Exercise -
Tally the lines of the records below that contain the string "pyautogui" and give only the count.

Data for the task -
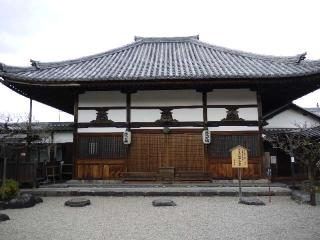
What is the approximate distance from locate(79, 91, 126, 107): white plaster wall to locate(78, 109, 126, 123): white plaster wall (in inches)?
13.3

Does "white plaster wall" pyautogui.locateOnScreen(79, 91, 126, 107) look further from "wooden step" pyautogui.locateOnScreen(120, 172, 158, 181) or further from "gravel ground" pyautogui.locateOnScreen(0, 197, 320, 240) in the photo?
"gravel ground" pyautogui.locateOnScreen(0, 197, 320, 240)

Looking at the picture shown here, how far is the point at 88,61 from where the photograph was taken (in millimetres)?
17703

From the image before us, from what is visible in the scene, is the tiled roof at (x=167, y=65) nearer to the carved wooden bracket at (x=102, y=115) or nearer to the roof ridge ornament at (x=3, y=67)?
the roof ridge ornament at (x=3, y=67)

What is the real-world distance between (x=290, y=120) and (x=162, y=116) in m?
13.2

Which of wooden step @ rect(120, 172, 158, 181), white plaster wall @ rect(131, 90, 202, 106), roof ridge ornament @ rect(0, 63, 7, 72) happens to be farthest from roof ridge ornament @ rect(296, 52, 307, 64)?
roof ridge ornament @ rect(0, 63, 7, 72)

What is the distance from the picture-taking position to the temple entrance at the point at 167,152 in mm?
14586

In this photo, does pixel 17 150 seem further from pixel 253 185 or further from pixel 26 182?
pixel 253 185

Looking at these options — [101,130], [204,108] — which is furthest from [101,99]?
[204,108]

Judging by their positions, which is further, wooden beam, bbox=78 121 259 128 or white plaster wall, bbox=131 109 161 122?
white plaster wall, bbox=131 109 161 122

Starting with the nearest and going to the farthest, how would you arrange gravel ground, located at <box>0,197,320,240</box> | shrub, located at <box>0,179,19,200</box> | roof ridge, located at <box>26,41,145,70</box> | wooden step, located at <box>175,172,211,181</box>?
gravel ground, located at <box>0,197,320,240</box>
shrub, located at <box>0,179,19,200</box>
wooden step, located at <box>175,172,211,181</box>
roof ridge, located at <box>26,41,145,70</box>

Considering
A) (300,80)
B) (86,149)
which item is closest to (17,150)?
(86,149)

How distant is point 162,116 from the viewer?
49.3ft

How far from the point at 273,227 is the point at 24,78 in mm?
11617

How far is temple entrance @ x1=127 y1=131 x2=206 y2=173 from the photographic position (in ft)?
47.9
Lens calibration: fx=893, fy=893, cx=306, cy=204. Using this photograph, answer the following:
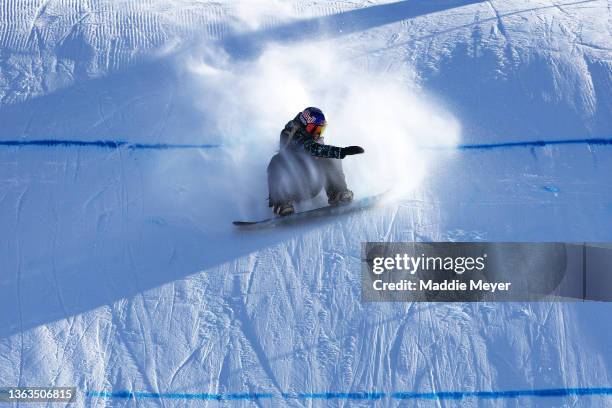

Written reply -
2